Nesta última viagem, pediram para que eu não o levasse. Diziam que ele era muito fedorento e chato, bem como não conseguia ficar quieto. Não atendi aos apelos e o levei eu meu carro. Sabia que o seu maior prazer era este. Como sempre, ele não se comportou e fui muito repreendido por isso. Eu brecava o carro com força para vê-lo cair como um bobo do banco do carro. Todos ríamos de seu tombo.

O dia se passou e ele não largou da cachorra Branca e, lá pelas tantas horas da tarde, sumiu sem deixar rastros. Achamos que estava tudo bem, pois era comum ele sair, e fomos jantar na cidade como de costume. A noite se passou e ele não voltou. É certo que não expressei isso, mais comecei a ficar preocupado.

No dia seguinte todos acordaram e se perguntaram mutuamente a respeito do paradeiro do cachorro. Ninguém o tinha visto. Eu preferi acreditar que ele estava ocupado com alguma cachorra, mas minha mãe insinuou que ele podia ter sido atacado por algum cachorro grande e morrido.

Eu não quis acreditar nesta hipótese, mas minha mãe, sozinha, passou a procurá-lo pela estrada. Poucos minutos depois voltou, desesperada e chorando, queria que eu a acompanhasse para confirmar que o cachorro morto que encontrara a beira da estrada era de fato o meu cachorrinho. Rejeitei a idéia, mas após alguns minutos, decidi ir até lá. Infelizmente, era ele. Estava bem machucado, já um pouco comido por urubus. Sua orelhinha cortada semanas antes pelo pretinho Dudu ainda estava lá. Não chorei, mas senti que uma pequena parte mim estava lá, apodrecendo na beira da estrada. Com auxílio de minha prestativa companheira, fizemos uma pequena cerimônia a ele. Jogamos algumas flores da chácara que ele tanto gostava e o cobrimos com o pano que costumava o cobrir à noite. Oramos.
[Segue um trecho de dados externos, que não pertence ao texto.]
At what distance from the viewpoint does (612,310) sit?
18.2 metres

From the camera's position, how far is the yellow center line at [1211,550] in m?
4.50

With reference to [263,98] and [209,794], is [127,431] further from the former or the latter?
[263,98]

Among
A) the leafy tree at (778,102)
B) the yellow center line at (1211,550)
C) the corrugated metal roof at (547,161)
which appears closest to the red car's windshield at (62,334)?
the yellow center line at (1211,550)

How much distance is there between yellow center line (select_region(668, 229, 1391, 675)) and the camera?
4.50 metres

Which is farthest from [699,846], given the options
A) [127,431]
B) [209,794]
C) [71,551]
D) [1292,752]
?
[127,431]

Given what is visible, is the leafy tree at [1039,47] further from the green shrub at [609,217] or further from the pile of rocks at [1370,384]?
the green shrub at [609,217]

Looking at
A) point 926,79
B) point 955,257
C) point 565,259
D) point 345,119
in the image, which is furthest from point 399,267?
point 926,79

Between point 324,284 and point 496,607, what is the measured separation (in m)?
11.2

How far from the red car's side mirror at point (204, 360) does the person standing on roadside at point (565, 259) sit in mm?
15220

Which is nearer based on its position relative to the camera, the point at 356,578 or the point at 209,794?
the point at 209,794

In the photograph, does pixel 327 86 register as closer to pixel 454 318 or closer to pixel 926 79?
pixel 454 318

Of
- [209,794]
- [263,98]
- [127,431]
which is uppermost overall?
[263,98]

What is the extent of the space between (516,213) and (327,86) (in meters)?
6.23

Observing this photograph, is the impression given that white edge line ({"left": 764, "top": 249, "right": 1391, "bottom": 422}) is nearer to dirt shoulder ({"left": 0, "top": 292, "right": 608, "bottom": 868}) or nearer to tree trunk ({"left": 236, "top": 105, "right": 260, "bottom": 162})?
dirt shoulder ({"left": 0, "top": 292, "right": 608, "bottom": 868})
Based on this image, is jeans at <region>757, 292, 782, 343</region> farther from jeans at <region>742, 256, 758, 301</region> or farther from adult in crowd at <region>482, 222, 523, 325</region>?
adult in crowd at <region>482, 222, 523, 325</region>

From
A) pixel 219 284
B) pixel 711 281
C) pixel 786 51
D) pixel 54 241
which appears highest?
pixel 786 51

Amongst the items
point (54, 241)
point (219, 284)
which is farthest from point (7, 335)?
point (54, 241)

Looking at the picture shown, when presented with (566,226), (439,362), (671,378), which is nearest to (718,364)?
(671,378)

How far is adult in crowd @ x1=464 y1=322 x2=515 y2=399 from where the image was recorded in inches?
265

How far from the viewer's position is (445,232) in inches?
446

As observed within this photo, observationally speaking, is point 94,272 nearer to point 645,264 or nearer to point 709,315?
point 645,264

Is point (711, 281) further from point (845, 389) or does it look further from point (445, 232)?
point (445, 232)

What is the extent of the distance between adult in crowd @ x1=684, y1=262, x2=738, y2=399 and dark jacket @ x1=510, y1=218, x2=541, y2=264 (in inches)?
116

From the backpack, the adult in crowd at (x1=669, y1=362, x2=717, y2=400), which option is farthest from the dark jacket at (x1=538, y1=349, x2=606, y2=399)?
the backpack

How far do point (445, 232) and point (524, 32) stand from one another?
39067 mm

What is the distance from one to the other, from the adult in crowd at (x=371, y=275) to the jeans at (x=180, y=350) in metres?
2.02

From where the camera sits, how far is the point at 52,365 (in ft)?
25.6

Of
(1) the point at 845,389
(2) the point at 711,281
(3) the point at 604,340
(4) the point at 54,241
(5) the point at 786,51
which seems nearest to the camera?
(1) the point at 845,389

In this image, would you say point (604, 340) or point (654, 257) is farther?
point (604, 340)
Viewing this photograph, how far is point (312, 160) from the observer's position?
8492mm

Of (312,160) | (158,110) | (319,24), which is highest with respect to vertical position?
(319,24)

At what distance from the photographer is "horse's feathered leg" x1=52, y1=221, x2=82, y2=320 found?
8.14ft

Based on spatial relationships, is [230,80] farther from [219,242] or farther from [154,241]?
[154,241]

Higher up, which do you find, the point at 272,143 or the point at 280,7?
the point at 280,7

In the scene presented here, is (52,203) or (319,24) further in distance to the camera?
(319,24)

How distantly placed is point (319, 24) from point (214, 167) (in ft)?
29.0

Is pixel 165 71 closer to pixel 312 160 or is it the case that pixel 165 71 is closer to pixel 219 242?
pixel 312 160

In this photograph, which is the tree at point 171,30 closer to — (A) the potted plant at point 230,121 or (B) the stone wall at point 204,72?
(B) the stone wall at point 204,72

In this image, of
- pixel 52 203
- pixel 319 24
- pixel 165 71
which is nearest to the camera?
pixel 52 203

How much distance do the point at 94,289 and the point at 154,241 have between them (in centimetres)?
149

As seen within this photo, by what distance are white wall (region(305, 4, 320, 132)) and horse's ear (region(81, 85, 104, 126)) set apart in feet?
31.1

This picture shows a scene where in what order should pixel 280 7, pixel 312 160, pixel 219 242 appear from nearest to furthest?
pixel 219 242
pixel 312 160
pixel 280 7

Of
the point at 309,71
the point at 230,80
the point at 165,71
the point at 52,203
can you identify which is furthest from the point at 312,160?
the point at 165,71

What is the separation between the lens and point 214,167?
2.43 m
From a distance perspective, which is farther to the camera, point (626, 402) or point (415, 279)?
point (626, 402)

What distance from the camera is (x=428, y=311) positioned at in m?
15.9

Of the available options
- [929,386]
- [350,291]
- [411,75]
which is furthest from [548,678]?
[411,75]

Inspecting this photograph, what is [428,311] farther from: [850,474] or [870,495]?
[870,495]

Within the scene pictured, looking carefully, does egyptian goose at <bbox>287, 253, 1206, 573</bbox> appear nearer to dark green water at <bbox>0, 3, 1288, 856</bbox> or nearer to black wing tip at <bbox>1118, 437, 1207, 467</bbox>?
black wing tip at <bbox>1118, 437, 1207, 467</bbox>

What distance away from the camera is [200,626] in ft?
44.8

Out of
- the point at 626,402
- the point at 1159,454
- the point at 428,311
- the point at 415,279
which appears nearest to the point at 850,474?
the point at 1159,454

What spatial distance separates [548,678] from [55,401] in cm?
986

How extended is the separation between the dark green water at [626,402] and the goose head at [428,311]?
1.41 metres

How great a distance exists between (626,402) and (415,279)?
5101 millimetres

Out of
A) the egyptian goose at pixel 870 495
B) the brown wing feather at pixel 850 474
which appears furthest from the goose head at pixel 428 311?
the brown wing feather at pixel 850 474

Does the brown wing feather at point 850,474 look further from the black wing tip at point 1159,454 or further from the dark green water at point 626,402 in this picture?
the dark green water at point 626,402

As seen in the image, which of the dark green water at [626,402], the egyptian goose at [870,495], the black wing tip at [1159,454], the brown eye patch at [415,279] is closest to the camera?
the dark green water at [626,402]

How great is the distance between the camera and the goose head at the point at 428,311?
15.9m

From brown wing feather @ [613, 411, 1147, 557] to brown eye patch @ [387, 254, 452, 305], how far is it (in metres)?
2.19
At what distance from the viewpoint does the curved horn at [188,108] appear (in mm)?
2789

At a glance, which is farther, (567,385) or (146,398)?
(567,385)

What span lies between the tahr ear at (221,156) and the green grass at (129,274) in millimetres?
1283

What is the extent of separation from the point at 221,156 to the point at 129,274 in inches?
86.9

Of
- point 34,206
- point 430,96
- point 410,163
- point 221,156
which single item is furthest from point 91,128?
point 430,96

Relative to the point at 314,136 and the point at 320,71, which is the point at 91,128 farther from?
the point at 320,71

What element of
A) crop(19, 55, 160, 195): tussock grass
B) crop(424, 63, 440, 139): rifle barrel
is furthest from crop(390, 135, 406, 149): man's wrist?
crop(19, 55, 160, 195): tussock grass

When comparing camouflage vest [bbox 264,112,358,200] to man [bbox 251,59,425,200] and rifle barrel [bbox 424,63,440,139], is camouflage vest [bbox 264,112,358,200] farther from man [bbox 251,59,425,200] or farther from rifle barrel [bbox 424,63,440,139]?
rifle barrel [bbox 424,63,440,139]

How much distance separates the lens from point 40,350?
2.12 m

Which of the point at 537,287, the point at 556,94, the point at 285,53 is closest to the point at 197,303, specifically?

Ele já estava bem velho, logo a morte viria lhe visitar, mas eu não queria que fosse desta forma, queria poder ao menos me despedir dele, afagar-lhe a cabeça, chamá-lo de vagabundo como de costume. Ao menos posso acreditar que ele morreu feliz, louco atrás da cachorra Branca.

Somente agora, passadas algumas horas da confirmação de sua morte, sinto sua falta. Lembrei de tudo que passamos juntos, das repreensões e dos poucos carinhos que lhe dei. De fato ele vai fazer falta lá em casa. Gostaria poder dar mais carinho e atenção a ele, não deixar faltar comida em seu potinho vermelho. Não agüentei e fui visitá-lo novamente à beira da estrada. Já era bem tarde e o seu corpinho ainda estava lá, coberto com panos e pedras. Despedi-me mais uma vez, pedindo desculpa por todas as minhas faltas.

Ralf, obrigado por tudo. Descanse em paz. Nunca nos esqueceremos de você.